• PAGE EXTRACT:
== Segment start ==
# Trimming "Zero"- Poplar Island Race



## Ajax_MD (Nov 24, 2009)

On Saturday July 7th, I sailed a 7 mile race on the Chesapeake, near Thomas Pt. Light.

Zzgta was one of the participants, tearing things up in his Merit 25. 

The start was in very, very light air so the race committee selected the "short" optional course. The temps were also 100F on the water. My crew pounded 2.5 gallons of water and an unknown quantity of Gatorade in 3.5 hours. Whew.

The start was right near the light house. The water was a lumpy, confused mess due to the shallow waters and the constant wakes of passing traffic. It's a popular area to fish and cruise. People love to photograph the lighthouse. Getting the boat moving in 3kts of breeze, through a chop was pretty difficult.

After a mile or so, I observed a windline to stbd and drove towards it to get into ANY kind of breeze. We employed all the common light-air techniques, which have been reinforced by Auspicious Dave, who has recently raced with me.

From there, the breeze slowly built into something useable, but a bit shifty. My GPS track looks like Helen Keller was driving. The water grew much smoother as we put some distance from the lighthouse.

We banged around the marks as quickly as we could, and grabbed a quick sandwich before we rounded the final downwind mark. The spinnaker set went smoothly enough, but my pit man was shy of the max hoist by about 2 feet, and I didn't discover this until nearly the end of the race.  He's new, and I should have double-checked him.
== Segment end ==
• SUPPLIED DATA:
== Segment start ==
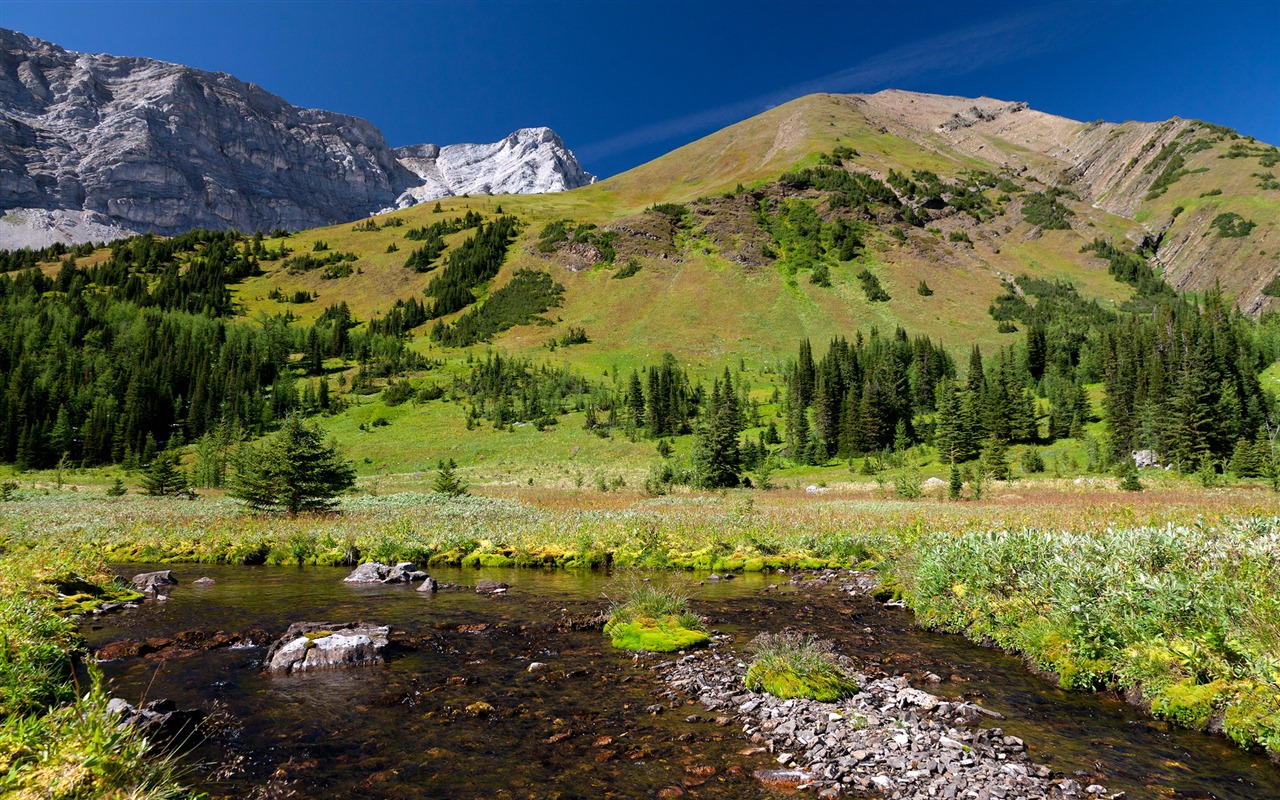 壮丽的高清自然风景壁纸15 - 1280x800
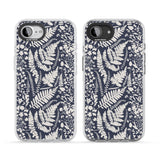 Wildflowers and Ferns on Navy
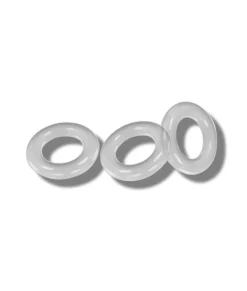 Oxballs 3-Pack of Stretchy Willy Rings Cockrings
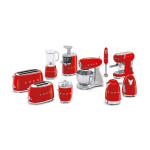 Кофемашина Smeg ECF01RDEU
== Segment end ==
• ACTION ITEM A: In the Poplar Island race post, how much water did the crew drink during the race?
• ACTION ITEM B: Shorten the paragraph of the Poplar Island race post that begins "The start was right near the light house" into a brief list that keeps its main facts.
• ACTION ITEM C: From the Poplar Island race post, return the passage between "Zzgta was one" and "3.5 hours. Whew.", inclusive, copied word for word.

• YOUR SOLUTION A: 2.5 gallons, along with an unknown amount of Gatorade, over 3.5 hours.

• YOUR SOLUTION B:
- The start was near the lighthouse.
- Shallow water and wakes from passing boats made the water lumpy and confused.
- The area is popular for fishing, cruising, and photographing the lighthouse.
- Getting the boat moving through the chop in 3 knots of breeze was hard.

• YOUR SOLUTION C:
Zzgta was one of the participants, tearing things up in his Merit 25. 

The start was in very, very light air so the race committee selected the "short" optional course. The temps were also 100F on the water. My crew pounded 2.5 gallons of water and an unknown quantity of Gatorade in 3.5 hours. Whew.